Der Hinweis auf die US-amerikanischen Ölinteressen am Persischen Golf und am Kaspischen Meer ist richtig – und reicht dennoch nicht aus. Die Krise des Kapitalismus geht weitaus tiefer: Nicht nur die Profitrate sinkt (was durch Bilanzfälschungen eine Zeitlang überspielt wurde), auch das Geld will seine Rolle als «allgemeines Wertäquivalent» (Marx) seit der Aufhebung der Goldbindung nicht mehr so richtig spielen.
Der Vortrag setzt bei den US-amerikanischen Besatzungsplänen für den ein, klärt den Zusammenhang zwischen Bush-Administration und Öl-Multis, leitet den Zusammenhang zwischen Wirtschaftskrise und Kriegsgefahr im Sinne von Rosa Luxemburg her und untersucht, ob an Däubler-Gmelins Vergleich zur Kriegsökonomie des Nazis nicht doch etwas dran sein könnte.
Meine These: Bush und Greenspan müssen dasselbe fürchten wie Hitler und dessen Zentralbanker Schacht: daß die inflationäre Geldblase nur solange nicht platzt, wie ihre Armeen von Sieg zu Sieg eilen. Für den Dollar (und dollarnominierte Wertpapiere) gilt heute, was für die Reichsmark im Zweiten Weltkrieg galt: Die Anleger glauben den aufgedruckten Wert, solange jedermann jederzeit und an jedem Ort mit militärischer Gewalt gezwungen werden kann, die Papierschnipsel in Waren einzutauschen. Bringen die USA die Ölreserven des Irak, die zweitgrößten der Welt, unter ihre Kontrolle, wird das die Bonität ihrer Nationalökonomie (nicht nur die der unmittelbar profitierenden Ölkonzerne) bedeutend erhöhen. Werden die Armeen aber geschlagen, bricht eine gigantische Geldentwertung aus.

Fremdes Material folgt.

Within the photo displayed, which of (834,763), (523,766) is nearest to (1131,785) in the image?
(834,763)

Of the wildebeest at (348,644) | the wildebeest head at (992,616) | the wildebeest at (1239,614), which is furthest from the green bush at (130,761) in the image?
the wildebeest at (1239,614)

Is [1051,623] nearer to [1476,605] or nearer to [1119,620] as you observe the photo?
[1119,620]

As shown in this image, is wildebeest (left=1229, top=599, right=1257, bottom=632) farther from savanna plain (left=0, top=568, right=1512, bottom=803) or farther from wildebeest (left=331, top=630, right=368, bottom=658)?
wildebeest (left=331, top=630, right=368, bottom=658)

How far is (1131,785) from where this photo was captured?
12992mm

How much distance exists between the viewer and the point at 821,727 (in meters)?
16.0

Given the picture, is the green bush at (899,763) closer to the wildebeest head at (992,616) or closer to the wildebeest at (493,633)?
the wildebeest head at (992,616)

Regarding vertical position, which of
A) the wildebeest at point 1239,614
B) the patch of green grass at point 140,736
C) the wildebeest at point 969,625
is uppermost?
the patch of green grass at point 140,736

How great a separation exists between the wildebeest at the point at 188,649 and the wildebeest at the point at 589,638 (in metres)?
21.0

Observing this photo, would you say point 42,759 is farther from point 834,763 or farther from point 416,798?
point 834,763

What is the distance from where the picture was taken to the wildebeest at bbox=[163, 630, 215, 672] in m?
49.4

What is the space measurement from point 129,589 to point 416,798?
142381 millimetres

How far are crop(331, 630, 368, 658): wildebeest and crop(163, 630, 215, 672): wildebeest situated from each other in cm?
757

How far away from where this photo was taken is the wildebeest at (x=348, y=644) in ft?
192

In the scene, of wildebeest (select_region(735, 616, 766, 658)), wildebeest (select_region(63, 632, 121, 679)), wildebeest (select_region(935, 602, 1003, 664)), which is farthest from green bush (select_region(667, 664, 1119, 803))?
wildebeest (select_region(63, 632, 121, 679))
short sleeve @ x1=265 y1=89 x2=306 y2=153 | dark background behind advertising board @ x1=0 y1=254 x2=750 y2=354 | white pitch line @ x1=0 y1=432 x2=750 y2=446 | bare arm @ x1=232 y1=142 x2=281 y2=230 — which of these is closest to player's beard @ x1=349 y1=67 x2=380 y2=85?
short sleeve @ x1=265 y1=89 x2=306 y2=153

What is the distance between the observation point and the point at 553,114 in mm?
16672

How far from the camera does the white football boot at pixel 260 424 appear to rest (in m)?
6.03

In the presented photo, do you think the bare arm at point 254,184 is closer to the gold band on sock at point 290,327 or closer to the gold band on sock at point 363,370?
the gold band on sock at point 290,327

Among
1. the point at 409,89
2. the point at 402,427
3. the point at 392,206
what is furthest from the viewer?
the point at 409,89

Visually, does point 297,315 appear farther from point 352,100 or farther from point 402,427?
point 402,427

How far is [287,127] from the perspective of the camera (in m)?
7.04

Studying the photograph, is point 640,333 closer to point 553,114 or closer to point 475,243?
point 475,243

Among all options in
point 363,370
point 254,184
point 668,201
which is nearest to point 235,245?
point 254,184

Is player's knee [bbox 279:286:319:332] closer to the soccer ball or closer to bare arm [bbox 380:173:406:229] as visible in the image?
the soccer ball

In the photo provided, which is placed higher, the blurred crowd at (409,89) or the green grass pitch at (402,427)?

Die von den Deutschen geführten Europäer sind in der Zwickmühle. Einerseits müssen sie die Kriege der USA unterstützen, damit der Dollar stabil bleibt. Da die deutsche Austeritätspolitik schon seit Mitte der achtziger Jahre zu einer Schwächung des Binnenmarktes geführt hat und mit den Maastricht-Kriterien dieser Kurs für den gesamten Euro-Raum obligatorisch wurde, ist der nordamerikanische Exportmarkt für die Europäer unverzichtbar. Wer soll ihnen ihre Waren abkaufen, wenn der Greenback keine Kaufkraft mehr hat, sondern nur noch zum Feueranzünden taugt? Die transatlantische Allianz ist kein Resultat europäischer Unterordnung, sondern, vor allem von deutscher Seite, kühle Berechnung.
Dabei wissen die EU-Führer, daß das nicht ewig gut gehen kann: Je größer das US-Handelsdefizit wird, um so eher fliegt der Dollarschwindel auf, selbst wenn die Amerikaner siegreich bleiben. Soviel Kriege kann Bush gar nicht gewinnen, um sich etwa über ein jährliches Defizit von einer Billion US-Dollar hinwegzumogeln. So ist die EU einerseits vom Exportstaubsauger USA und der Kaufkraft des Dollar abhängig und sucht doch andererseits nach einer Alternative. Die könnte im Euro liegen, doch solange er nicht über dieselbe militärische Deckung wie der Dollar verfügt, wird er nur die Nummer zwei bleiben. Ein Euro ohne Euro-Armee und Euro-Atomwaffen ist keine Konkurrenz.
In jedem Fall sind weitere Kriege vorgezeichnet: entweder das gemeinsame militärische Vorgehen der EU mit den USA zur Stützung des Dollar oder das militärische Muskelspiel der Europäer gegen die USA zur Ablösung des Dollar durch den Euro. Wie man das Ding auch betrachtet, aus der Sicht der transatlantischen Freundschaft oder aus der Sicht der transatlantischen Rivalität: Immer sind es nicht nur die Yankees, sondern auch die Krauts und ihre Partner, die ein strukturelles Interesse am Krieg haben. Anders funktioniert der Kapitalismus nicht mehr.